Wha'ts the maximum size you can day trade?

Discussion in 'Trading' started by chipmunk, Aug 15, 2008.

  1. Like has been suggested above, slippage is a term often used to describe the expected price versus the one you get.

    It would probably be more accurate to describe the situation I outlined as "synthetic slippage" because the effects are exactly the same. Thus it could easily be described as the synthetic equivalent of slippage.
     
    #51     Aug 17, 2008
  2. If you don't know the maximum amount of shares your markets can handle in all different circumstances, if you lack a thorough understanding of the depth of your increased slippage and how that affects risk:reward, and if you don't know how to work your way out of a really bad position without panicking and killing yourself... you shouldn't be even thinking about the max size you can take, just learning to trade and make money consistently.
     
    #52     Aug 17, 2008
  3. Tell me buddy, how are you managing to buy the bid and sell the ask without using limit orders? :confused: :confused: :confused:
     
    #53     Aug 17, 2008
  4. Trade the big sp, $250 x index, still plenty liquid. And most es trades of 100 or more are offset in the big sp at some point I am sure.
     
    #54     Aug 17, 2008
  5. Although I prefer trading the big S&P to the minis, putting on anything larger than 50 contracts in one order will cost you. The grains give you the best bang in my opinion. You can put on 200,000 bushels of corn(40 contracts) without moving the market, same with oats and wheat. You could put on 100-250 contracts of beans and pay 1/4 cent to do it. You can buy or sell a grain spread of 3 million bushels without doing significant damage to the spread. There's a lot of liquidity in the grains, however they're not considered to be sexy by the crowd that is interested in form over substance. Still, money is money.

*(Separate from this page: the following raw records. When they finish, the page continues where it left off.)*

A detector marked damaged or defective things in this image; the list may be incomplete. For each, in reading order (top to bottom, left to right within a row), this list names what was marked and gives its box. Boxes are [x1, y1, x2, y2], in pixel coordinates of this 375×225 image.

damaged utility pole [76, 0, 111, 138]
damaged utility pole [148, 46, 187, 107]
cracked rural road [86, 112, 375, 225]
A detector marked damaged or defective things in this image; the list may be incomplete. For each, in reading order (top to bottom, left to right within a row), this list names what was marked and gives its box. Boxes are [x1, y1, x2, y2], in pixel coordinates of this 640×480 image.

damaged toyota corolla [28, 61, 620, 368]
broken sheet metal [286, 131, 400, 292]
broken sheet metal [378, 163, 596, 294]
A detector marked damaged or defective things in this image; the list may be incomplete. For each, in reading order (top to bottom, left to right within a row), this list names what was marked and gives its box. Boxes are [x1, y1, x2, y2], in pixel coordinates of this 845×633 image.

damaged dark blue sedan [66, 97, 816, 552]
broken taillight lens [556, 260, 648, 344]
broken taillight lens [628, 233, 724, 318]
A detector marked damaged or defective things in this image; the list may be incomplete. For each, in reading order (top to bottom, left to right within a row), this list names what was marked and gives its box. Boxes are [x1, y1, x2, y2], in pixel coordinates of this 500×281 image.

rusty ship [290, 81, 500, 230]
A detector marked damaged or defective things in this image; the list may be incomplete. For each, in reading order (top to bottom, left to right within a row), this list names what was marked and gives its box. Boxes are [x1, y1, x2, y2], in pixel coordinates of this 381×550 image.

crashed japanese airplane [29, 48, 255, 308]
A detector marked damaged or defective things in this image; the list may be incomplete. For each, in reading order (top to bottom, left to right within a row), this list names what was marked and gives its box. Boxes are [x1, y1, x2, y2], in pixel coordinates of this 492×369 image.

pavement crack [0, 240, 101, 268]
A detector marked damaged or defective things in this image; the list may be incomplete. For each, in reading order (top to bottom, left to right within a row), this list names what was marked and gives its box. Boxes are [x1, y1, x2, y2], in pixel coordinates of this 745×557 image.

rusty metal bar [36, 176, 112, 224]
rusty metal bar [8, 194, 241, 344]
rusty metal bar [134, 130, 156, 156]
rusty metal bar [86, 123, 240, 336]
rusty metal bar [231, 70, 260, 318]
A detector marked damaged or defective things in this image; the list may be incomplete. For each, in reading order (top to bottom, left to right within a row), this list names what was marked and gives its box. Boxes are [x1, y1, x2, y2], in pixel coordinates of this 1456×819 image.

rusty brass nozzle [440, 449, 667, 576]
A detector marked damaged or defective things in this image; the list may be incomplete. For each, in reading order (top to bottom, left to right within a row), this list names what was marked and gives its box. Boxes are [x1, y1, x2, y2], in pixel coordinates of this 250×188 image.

    If a lot of newbies around this forum that want to trade futures would find good trending grain spreads, or something like oats(that trend well), they wouldn't be blowing out as quickly.

    Jeff
     
    #55     Aug 17, 2008
  6. The big SP is fungible with the ES, so without an arb profit there is no reason to offset from ES to SP.

    On 08/15 the volume in ESU8 was 1,473,919 and SPU8 was 26,936. If nonarb offsetting is being done it is SP traders offsetting in the more liquid ES.
     
    #56     Aug 18, 2008
  7. What a nice problem to have isn't it. I would say try to day trade more then just one or a couple of stock's first of all. Look for stock's that yield similiar characteristic's to your favorite ones and then work towards successfully looking at these multiple stocks. Another idea i like doing is buying around 20 to 30 stocks around the close and then selling them sometime in the morning although that bites into other strategies but there are good times to use that strategy. One crazy strategy i came up with a long time ago to throw some money at was buying around 1,000 penny stocks of course when i liked the chart and of course not at the same time. The amount of time needed for it isnt worth it though.